Read everything you come across in your daily life.
The idea here isn’t that the simple and mundane will be the only words you read, it’s that taking the time to do so when you bump into them will once again reaffirm your curiosity and furthermore encourage you to take even more time to read other, more valuable things, like articles and books.
Read. Read everything your eyes can spot.
3. Listen
One of my favorite zen stories is “the four monks:”
Four monks decided to meditate silently for two weeks. They lit a candle and began. By nightfall on the first day, the candle went out.
The first monk said: “Oh, no! The candle is out.”
The second monk said: “We’re not supposed to talk!”
The third monk said: “Why must you two break the silence?”
The fourth monk laughed and said: “Ha! I’m the only one who didn’t speak.”
They all did so for different reasons — distraction, condescendence, anger, ego — but each of the four monks shared his thoughts without filtering them, and not a single one improved the situation.
Had there been a fifth, wiser monk, he would’ve remained silent and kept meditating.

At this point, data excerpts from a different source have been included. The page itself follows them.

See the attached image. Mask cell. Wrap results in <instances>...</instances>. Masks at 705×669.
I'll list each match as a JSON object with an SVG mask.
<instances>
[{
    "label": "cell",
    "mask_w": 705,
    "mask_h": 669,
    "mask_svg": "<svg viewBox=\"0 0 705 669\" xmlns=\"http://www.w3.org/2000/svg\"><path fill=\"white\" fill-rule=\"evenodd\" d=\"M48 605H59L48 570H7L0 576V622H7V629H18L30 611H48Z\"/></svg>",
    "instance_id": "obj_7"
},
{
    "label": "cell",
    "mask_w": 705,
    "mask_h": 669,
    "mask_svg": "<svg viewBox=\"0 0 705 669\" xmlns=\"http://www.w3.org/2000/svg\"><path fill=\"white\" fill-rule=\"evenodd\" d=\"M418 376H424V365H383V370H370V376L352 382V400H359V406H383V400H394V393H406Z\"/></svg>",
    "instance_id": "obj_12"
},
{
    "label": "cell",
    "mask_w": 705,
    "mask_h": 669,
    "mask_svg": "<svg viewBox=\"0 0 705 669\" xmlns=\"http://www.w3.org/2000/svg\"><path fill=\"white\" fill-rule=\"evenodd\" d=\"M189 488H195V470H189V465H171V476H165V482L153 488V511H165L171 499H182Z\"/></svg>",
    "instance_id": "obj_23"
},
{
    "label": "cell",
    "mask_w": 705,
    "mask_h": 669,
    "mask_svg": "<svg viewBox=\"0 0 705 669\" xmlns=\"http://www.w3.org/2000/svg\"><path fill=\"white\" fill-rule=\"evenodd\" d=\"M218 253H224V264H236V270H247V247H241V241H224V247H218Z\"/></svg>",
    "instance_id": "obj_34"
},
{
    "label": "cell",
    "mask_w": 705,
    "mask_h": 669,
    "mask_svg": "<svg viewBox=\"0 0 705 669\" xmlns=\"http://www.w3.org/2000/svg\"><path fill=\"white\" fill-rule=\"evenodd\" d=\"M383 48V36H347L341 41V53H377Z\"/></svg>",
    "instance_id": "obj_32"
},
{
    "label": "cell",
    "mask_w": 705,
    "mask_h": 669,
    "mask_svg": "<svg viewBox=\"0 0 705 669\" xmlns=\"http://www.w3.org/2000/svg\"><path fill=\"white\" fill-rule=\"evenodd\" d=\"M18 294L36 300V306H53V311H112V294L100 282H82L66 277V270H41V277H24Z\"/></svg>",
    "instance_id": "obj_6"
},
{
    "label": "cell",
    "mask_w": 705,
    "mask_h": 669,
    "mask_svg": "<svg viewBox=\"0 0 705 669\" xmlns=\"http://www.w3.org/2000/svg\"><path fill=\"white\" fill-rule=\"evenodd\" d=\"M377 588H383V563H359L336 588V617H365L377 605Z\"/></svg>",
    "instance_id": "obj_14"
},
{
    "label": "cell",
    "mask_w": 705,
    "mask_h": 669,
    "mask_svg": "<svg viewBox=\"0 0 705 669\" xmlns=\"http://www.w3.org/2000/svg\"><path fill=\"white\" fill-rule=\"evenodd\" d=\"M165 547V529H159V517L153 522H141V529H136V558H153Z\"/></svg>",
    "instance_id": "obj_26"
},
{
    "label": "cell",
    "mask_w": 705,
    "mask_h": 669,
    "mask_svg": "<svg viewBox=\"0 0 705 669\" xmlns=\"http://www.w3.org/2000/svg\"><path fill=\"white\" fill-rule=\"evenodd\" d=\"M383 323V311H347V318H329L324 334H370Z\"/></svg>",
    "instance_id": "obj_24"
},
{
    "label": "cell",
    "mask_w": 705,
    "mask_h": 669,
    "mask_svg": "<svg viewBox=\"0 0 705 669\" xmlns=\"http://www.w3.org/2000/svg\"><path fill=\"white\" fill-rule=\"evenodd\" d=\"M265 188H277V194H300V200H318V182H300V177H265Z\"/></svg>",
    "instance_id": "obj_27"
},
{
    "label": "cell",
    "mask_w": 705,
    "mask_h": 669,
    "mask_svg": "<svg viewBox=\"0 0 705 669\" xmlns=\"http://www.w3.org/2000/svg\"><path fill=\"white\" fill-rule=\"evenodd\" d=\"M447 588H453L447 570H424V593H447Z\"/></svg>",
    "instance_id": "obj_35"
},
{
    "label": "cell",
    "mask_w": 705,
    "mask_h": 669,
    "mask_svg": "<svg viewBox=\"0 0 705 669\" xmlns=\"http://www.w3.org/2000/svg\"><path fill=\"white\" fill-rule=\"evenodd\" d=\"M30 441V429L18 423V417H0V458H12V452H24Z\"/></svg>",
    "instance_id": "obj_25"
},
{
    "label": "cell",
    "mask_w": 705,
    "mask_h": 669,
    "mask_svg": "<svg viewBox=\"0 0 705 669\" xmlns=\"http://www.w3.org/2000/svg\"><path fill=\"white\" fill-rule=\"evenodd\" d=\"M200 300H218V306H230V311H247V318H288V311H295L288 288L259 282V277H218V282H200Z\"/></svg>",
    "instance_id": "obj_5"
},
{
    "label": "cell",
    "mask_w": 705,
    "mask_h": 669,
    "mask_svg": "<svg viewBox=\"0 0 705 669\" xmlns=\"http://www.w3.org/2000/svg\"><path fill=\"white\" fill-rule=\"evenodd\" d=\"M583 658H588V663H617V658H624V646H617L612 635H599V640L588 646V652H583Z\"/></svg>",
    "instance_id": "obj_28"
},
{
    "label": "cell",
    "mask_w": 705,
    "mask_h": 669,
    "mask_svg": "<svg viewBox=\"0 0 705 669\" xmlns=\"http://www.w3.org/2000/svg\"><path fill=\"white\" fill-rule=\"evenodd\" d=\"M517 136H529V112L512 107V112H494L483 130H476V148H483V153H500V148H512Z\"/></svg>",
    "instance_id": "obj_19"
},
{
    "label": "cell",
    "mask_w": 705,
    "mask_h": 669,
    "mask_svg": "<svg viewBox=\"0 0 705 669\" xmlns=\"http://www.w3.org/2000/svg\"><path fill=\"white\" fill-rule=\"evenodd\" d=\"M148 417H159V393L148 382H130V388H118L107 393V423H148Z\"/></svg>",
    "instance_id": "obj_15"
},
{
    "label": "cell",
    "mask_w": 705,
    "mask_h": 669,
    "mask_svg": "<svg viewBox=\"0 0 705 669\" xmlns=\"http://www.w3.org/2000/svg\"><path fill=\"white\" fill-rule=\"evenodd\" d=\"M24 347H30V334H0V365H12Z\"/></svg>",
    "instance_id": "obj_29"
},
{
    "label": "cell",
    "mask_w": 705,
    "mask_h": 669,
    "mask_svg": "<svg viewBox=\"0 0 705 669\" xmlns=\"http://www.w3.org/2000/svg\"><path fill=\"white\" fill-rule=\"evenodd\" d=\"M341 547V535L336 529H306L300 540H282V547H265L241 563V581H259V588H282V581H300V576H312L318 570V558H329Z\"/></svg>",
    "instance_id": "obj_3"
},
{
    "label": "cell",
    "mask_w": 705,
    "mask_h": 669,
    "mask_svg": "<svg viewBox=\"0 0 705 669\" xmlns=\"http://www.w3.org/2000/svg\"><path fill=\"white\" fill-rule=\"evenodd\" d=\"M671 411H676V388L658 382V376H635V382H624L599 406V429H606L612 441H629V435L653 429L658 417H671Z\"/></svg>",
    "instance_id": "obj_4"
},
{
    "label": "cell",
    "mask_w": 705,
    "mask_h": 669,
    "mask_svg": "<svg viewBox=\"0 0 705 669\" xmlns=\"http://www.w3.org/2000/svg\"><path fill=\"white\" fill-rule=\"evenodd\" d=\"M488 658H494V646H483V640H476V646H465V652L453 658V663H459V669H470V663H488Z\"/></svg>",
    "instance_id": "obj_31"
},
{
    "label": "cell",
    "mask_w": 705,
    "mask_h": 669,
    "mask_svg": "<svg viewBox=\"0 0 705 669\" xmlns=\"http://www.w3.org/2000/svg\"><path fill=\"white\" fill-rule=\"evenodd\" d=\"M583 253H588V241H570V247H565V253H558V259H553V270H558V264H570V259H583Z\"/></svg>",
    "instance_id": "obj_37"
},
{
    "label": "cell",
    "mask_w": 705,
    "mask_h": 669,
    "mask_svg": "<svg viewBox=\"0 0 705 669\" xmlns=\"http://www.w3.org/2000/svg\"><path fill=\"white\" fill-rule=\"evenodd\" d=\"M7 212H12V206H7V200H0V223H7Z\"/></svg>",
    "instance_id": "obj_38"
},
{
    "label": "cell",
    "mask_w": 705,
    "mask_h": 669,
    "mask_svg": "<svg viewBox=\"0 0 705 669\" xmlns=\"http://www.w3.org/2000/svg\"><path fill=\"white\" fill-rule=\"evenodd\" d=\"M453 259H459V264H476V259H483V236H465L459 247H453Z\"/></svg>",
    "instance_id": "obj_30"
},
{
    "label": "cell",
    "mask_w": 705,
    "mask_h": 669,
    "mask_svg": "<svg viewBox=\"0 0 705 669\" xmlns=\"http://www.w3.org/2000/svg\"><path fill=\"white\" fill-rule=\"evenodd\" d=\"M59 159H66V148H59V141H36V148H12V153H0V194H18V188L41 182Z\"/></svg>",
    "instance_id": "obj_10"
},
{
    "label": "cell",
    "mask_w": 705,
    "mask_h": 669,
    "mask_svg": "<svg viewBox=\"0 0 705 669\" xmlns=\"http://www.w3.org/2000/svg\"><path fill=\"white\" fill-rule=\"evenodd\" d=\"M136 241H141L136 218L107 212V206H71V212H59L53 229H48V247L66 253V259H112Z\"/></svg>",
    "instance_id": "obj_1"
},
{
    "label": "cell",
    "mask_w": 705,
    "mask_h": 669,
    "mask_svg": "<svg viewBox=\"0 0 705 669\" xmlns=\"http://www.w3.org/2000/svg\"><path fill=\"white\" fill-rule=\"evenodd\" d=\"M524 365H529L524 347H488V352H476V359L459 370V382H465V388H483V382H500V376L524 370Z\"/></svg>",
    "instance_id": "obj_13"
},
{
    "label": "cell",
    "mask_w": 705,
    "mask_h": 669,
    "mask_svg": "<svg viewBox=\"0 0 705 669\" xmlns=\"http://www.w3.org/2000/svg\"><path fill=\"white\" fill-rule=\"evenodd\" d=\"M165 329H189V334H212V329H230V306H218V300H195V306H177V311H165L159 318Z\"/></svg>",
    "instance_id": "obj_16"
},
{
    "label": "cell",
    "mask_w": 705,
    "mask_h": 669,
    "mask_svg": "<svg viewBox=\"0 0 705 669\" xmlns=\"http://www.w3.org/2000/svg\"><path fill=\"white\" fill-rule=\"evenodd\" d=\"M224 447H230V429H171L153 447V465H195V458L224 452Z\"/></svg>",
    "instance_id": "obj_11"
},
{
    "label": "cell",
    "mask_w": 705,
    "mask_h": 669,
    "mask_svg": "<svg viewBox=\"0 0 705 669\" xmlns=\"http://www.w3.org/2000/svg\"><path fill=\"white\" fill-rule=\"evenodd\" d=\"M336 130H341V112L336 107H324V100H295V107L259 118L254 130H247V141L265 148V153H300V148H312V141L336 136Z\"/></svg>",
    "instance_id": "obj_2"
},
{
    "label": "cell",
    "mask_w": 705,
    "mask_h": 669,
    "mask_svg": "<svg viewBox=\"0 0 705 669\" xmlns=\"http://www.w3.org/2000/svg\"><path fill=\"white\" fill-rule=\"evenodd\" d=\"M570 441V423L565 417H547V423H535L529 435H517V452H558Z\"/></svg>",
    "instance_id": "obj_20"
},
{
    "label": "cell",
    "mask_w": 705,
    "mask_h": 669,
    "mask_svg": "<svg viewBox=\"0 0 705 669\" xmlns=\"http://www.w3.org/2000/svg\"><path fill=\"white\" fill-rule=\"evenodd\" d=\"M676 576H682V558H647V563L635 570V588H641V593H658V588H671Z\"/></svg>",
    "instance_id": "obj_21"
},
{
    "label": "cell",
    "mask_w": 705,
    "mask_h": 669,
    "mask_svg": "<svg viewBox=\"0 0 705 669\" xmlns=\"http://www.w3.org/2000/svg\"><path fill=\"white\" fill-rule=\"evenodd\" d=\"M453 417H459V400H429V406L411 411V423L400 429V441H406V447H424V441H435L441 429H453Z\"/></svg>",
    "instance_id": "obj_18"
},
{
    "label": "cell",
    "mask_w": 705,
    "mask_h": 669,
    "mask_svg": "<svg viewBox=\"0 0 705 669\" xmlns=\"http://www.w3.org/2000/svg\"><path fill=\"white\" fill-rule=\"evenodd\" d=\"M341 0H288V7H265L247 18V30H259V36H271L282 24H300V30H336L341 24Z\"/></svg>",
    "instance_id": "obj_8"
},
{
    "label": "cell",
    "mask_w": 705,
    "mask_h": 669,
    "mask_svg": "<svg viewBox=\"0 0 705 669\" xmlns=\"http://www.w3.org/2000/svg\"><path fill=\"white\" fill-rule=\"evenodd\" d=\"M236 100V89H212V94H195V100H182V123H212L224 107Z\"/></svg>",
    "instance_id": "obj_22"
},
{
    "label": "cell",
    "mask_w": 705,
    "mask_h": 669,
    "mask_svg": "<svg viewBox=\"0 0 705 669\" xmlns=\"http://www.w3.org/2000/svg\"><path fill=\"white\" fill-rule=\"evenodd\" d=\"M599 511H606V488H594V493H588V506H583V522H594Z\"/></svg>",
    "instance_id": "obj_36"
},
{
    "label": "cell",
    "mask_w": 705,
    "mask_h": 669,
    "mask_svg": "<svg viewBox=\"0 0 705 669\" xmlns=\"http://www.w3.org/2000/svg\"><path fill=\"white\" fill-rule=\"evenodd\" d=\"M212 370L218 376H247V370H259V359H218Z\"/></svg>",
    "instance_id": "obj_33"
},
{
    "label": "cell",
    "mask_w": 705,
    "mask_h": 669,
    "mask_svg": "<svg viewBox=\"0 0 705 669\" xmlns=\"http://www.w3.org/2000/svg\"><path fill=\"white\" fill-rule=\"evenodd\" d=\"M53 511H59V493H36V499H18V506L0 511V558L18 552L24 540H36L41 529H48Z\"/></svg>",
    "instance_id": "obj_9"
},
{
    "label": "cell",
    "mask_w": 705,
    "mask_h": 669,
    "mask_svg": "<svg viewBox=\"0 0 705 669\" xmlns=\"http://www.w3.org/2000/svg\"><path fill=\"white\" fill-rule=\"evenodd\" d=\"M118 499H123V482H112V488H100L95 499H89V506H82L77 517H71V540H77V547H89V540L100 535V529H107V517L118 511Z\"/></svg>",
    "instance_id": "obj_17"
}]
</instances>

In doing so, he would have pointed each of the other monks at their own mistake — without saying a single word.
The less you talk, the more you can listen. Listening always leads to learning. Listen as much as you can.
Everyone you’ll ever meet knows something you don’t. The more you talk, the more likely you are to miss it. Listening to them until you find it is a virtue.
Listening is free. Listening is kind. Listening gives you time to observe, to reflect, to hold off on judgments until you can form a better, more granular picture. Wisdom is formed in silence. Silence is your friend. Use silence.
The less you speak, the smarter you’ll get. And, maybe not quite coincidentally, the smarter you get, the less you’ll speak.
4. Think
The goal of googling is acquiring facts. The goal of reading is acquiring ideas. The goal of listening is understanding humans. Thinking is how you combine all three into one coherent picture of the world.
It is also how you integrate yourself into that picture, how you reflect on who you are and what you do best, and what your contribution to this world should be, whether it’s determining the most useful course of action for today or the lifetime mission that will make you the most happy and fulfilled.
You’re already thinking around the clock. Every waking second, you’re trading one thought against another. The more of these thoughts you dedicate to what matters, the faster you’ll get smarter.
Think about what drives you. Think about what you read. Think about what you hear.
Think about everything, all the time. Use your thoughts to make sense of the world.
You can think of a brilliant idea on the toilet, and you can connect two previously misunderstood concepts while waiting in line to get your hot dog.
Thoughts are free. No one can tell you what to think about. You choose what you think about. Choose to think about what matters.
Don’t ignore five-minute breaks, what feels like dead time on a train ride, and the time while you wait to fall asleep at night. All of this is life. They’re all opportunities to think. They only become wasted if you don’t use them.
Making time to sit and just think is a wonderful aspiration, but it’s much more practical to first use all the time you already have. Think everywhere, anytime. Process everything you learn. Nothing will accelerate your intelligence as much.
Everyone can be smart. Intelligence is learned. We do have a talent for it, but our differing starting points pale in comparison to how much we can achieve if we build the right habits.
The easiest way to build these habits is to make them so small and innocuous that they seamlessly, easily integrate into our busy lives:
- Google everything. Never stunt your curiosity.
- Read everything. It’ll add up later and will inspire you to read more.
- Listen, always. You’re never done understanding others.
- Think, all the time. Use even small time blocks to exercise your mind.
If you did just these four things, you’d already learn much faster than most of the people around you. Imagine what you could do if you made time to do them deliberately — but that’s a story for another day.